LAS VEGAS (KTNV) — Gov. Steve Sisolak said this Monday there would be around 60,000 industry professionals at the World of Concrete this week and 1,500 companies in town. While many attendees said the convention was noticeably smaller than in previous years, they said they're still glad to be in Las Vegas and likely will spend a chunk of change.
"I only lost four mortgage payments at the Blackjack table," said Todd Amerson, with a laugh. Amerson works for Sioux Chief, a plumbing manufacturer, and is in town for a couple of days as an attendee.
Amerson joked that in his first 24 hours in town he has already personally stimulated the local economy.
"Two hotel rooms, a hundred dollars each," he said. "Dinner was $300-$350, somewhere around there."
Add in the cab and Uber rides, which Amerson estimated cost him $150, and a $50 lunch at the Convention Center and he and his colleague have likely already spent about $750.
"Vegas is going to get you one way or another," he said."If it's not in casinos, it's going to be at the exhibit hall, right?"

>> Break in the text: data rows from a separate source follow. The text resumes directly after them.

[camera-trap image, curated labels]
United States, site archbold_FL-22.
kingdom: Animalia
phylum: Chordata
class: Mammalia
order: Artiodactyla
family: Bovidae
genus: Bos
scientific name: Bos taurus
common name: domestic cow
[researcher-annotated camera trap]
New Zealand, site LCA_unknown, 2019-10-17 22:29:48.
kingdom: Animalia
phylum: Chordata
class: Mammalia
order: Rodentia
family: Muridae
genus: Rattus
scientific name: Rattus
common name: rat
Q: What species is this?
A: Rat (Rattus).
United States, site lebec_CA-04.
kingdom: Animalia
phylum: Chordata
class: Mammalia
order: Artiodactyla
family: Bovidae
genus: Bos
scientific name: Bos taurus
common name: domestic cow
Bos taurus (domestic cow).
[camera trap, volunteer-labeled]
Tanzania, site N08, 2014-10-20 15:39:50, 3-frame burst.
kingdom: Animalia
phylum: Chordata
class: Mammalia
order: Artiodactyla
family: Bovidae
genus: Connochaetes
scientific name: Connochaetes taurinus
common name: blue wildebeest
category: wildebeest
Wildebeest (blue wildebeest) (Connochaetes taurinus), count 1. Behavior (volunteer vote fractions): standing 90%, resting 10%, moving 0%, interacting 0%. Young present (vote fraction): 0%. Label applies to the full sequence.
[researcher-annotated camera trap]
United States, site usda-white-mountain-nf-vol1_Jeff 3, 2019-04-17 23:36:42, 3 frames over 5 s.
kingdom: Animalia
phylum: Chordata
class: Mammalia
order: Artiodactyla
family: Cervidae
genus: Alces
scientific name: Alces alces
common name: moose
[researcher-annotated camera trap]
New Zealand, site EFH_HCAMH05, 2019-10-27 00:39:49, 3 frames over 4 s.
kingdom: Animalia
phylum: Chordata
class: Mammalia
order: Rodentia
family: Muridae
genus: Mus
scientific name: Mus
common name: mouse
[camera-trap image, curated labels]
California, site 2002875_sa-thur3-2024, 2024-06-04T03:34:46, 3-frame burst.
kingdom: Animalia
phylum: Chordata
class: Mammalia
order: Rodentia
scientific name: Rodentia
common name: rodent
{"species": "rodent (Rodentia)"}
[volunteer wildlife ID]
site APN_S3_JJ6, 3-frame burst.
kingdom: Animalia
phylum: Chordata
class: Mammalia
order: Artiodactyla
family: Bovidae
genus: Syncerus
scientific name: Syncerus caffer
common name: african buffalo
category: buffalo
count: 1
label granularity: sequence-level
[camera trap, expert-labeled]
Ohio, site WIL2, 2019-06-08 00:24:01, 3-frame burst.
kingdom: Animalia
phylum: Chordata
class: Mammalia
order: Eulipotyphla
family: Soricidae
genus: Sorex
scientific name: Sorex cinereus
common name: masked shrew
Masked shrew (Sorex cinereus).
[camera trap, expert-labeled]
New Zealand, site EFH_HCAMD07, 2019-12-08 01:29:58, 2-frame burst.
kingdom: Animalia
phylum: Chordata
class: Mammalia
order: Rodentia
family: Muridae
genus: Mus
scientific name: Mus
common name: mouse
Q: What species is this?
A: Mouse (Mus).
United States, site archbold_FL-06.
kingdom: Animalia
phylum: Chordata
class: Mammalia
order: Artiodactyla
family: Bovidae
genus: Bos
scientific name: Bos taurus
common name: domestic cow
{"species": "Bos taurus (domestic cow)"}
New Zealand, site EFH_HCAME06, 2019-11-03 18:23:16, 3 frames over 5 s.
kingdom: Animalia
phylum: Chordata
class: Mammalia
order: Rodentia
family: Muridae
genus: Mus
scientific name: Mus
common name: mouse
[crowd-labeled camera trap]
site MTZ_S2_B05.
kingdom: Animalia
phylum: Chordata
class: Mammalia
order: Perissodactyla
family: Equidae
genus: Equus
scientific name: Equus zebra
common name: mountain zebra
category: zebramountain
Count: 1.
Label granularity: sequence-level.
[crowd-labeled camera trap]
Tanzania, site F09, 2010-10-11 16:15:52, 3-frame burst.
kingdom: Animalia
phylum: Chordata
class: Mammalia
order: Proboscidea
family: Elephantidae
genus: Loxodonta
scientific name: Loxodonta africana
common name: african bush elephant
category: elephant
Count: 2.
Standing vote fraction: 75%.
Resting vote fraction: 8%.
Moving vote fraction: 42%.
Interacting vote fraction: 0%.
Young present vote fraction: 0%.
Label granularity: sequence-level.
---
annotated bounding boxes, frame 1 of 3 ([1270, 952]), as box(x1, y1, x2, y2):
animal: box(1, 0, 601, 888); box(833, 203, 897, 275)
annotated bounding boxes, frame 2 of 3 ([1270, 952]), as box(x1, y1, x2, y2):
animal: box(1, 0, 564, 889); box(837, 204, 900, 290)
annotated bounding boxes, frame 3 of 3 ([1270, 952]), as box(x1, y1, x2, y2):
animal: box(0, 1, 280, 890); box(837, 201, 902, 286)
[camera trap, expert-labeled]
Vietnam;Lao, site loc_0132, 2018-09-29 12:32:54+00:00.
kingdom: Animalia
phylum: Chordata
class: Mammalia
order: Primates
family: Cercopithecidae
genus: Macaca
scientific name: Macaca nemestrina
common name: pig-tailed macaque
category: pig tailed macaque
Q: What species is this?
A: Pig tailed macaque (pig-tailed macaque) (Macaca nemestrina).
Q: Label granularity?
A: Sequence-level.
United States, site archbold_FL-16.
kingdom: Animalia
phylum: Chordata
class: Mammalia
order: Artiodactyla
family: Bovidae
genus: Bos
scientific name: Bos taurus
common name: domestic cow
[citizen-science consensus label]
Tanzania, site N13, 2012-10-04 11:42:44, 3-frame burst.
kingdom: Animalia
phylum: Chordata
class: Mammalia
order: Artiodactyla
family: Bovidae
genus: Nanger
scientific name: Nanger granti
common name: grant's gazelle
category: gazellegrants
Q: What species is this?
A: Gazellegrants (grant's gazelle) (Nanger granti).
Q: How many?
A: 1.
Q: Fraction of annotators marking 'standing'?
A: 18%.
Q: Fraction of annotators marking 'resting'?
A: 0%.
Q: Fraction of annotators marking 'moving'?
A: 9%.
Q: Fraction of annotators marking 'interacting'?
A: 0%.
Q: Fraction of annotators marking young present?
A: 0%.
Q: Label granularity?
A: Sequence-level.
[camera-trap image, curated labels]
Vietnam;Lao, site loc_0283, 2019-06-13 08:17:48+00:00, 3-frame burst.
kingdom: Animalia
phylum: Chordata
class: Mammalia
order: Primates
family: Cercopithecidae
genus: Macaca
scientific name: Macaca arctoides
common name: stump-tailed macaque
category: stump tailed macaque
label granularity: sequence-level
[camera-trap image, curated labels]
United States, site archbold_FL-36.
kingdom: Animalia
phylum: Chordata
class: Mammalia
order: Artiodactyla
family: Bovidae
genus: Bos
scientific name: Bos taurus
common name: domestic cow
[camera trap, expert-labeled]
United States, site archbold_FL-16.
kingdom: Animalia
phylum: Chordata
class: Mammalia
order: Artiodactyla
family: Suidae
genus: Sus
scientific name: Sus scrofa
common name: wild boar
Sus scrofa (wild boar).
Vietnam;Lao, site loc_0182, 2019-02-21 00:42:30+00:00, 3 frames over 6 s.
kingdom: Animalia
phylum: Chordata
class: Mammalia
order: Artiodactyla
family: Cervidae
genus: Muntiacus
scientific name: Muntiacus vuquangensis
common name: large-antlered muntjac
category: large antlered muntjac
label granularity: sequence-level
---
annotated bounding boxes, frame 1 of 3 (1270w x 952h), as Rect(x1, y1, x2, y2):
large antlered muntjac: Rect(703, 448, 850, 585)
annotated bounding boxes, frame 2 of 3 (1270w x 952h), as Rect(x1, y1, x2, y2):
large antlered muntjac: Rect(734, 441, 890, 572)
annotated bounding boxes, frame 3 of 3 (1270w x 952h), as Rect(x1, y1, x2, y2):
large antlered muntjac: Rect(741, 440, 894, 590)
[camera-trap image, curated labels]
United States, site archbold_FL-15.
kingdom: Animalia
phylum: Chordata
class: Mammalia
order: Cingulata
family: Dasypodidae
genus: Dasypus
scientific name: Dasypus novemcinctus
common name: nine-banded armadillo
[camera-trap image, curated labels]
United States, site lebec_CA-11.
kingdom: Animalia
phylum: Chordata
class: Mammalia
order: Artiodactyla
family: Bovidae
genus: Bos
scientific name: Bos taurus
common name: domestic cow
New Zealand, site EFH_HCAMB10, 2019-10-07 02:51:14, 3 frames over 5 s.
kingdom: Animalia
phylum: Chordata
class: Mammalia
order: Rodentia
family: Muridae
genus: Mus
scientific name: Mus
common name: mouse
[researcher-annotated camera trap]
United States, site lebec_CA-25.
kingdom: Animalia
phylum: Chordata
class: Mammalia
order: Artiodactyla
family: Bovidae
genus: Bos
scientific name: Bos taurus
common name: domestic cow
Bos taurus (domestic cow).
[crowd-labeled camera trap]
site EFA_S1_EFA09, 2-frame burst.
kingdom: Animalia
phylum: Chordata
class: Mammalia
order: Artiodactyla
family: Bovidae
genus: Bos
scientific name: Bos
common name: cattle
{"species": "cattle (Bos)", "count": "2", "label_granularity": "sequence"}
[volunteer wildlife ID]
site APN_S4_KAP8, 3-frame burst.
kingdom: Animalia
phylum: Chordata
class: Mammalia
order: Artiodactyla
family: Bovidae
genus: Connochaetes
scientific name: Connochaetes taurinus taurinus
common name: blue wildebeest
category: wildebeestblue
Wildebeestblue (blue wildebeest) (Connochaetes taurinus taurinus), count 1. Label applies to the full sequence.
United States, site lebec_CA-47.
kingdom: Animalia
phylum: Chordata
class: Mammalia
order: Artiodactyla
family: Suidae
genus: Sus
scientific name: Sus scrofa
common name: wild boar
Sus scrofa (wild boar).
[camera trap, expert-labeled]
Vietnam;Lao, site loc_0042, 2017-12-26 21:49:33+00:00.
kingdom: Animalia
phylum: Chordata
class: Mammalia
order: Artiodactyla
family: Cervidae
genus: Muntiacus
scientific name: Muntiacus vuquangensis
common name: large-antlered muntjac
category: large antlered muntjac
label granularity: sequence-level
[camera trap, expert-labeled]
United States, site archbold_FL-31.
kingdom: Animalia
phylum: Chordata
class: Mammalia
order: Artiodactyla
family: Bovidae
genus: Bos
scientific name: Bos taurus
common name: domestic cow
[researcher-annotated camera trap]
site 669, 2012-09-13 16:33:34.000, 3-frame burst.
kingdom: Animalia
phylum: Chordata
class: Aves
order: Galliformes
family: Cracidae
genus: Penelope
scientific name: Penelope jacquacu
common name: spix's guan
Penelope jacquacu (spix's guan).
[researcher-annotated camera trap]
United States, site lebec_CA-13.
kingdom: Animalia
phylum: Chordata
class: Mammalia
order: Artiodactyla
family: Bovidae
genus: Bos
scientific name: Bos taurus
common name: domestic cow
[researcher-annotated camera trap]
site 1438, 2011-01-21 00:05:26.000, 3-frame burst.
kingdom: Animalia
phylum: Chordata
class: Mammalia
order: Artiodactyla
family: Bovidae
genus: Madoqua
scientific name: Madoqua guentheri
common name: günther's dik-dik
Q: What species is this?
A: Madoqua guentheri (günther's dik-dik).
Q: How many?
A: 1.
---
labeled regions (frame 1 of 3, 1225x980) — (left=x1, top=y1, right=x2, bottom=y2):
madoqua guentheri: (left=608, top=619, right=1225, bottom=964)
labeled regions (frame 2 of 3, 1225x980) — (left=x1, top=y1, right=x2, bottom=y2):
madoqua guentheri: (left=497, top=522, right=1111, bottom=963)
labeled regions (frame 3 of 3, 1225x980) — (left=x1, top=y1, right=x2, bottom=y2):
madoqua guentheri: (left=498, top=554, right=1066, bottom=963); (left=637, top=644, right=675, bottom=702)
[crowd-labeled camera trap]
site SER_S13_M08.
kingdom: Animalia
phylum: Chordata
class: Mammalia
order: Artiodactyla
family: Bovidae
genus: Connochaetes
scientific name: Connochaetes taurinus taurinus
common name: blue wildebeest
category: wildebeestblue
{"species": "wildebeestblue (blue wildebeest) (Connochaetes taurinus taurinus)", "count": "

Even while the World of Concrete is scaled back this year - not allowing foreign attendees - this first major convention signals Vegas is on the right track to an economic rebound.
The LVCVA estimates in a normal year, the meetings and convention industry packs a big economic punch -- $11.4 billion.
2021 started slow but is ramping up. The World of Concrete is the first of many major conventions coming down the pike like CES, SEMA Show and the Global Gaming Expo.
And with each convention come folks like Matthew Durbin, who's in town from Oklahoma City, Oklahoma. He said for his team of eight, the week will cost about $15,000.
"I absolutely love it," said Durbin. "It's good to be back doing trade shows, traveling again, just getting out and about."
Steve Delamarion is in town from Southern California. He put his price tag in the thousands too.
"I don't gamble so that's a good thing but usually with rooms and food, good entertainment with clients, it's between $5,000 and $10,000," he said.
If every attendee spends even a couple thousand dollars, that means millions pouring into the local economy. And just like concrete, Vegas hopes that sticks.